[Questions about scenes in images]
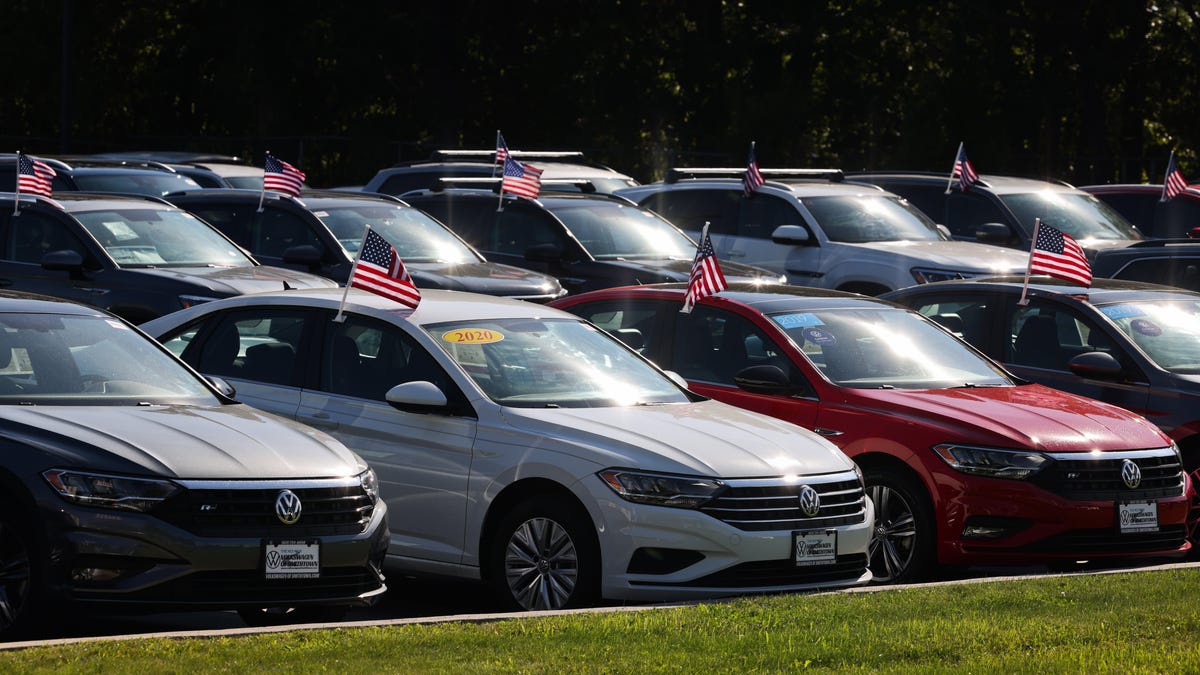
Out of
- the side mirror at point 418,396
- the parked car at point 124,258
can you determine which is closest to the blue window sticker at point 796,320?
the side mirror at point 418,396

> _GIVEN TASK_
Identify each line of the data above that contains the string "point", treating uppercase and lowercase letters as distinct.

> _OUTPUT_
- the side mirror at point 418,396
- the parked car at point 124,258
can you determine which is closest to the blue window sticker at point 796,320?
the side mirror at point 418,396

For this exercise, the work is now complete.